Indeed, a question that is sometimes asked is, when will Le Carré win a Nobel Prize? Or will he be denied it, as Graham Greene was?
Short stories by a master storyteller
The Pigeon Tunnel, Le Carré’s new book, has been called a memoir, but it’s more like a set of short stories culled from a remarkable life. As a memoir, it is actually somewhat redundant, because just last year, Adam Sisman wrote a definitive 600-plus-page biography of Le Carré, with his full co-operation. So this new book doesn’t tell us very much that we didn’t already know. But, read as a collection of short stories, told by a master story-teller, it holds us spellbound.

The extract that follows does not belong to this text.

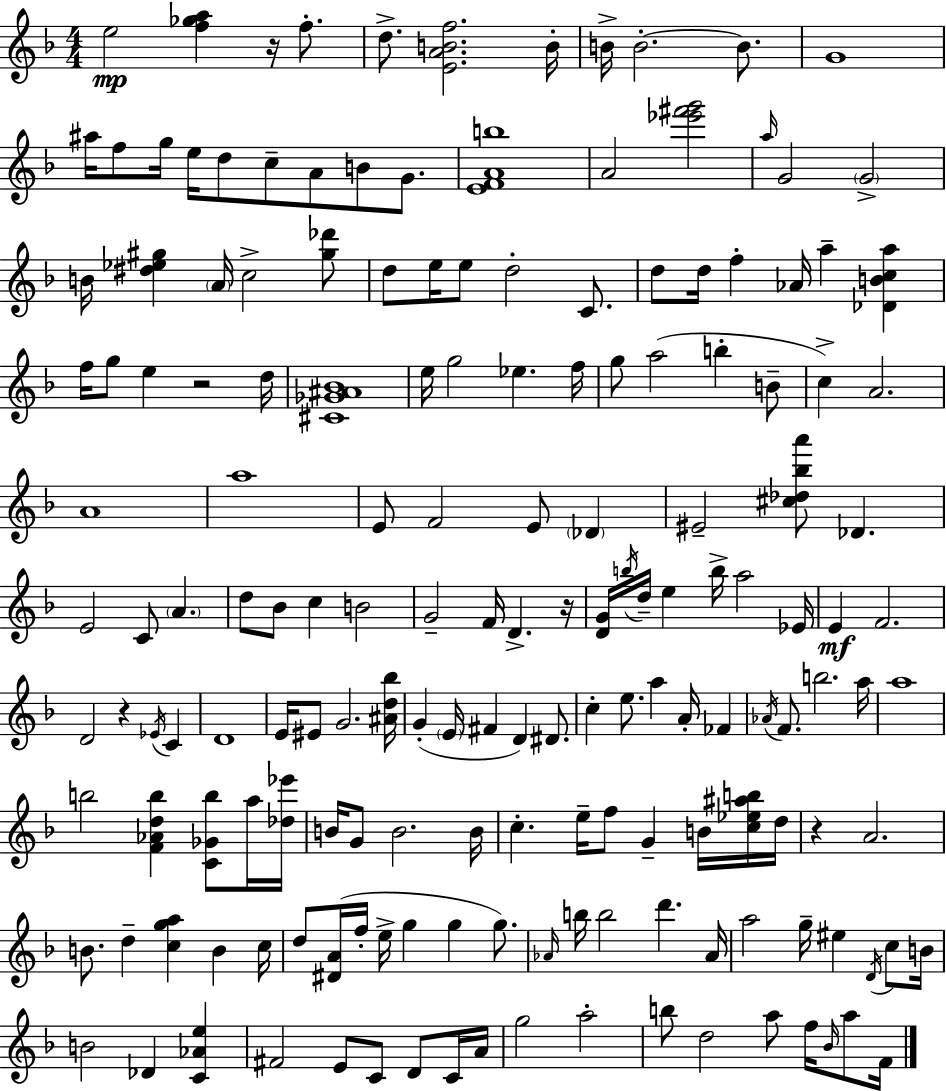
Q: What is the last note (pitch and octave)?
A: F4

One puts down the book with a kind of sadness, however, for one can’t help get the feeling that it could be Le Carré’s swan song. He is, after all, 86 now, and has been writing his bestselling books for over half a century. Sooner rather than later, the inevitable must happen, and Le Carré will, like Alec Leamas, the protagonist of The Spy Who Came in From the Cold, finally arrive at a kind of Berlin Wall of his own.
And then, right at the end – I like to imagine – he will, as Leamas did, very fleetingly see a small car smashed between two great lorries, and a couple of small children waving cheerfully through the window. If you’re a Le Carré fan, you will know what I mean.
The Pigeon Tunnel, John le Carré, Penguin Viking.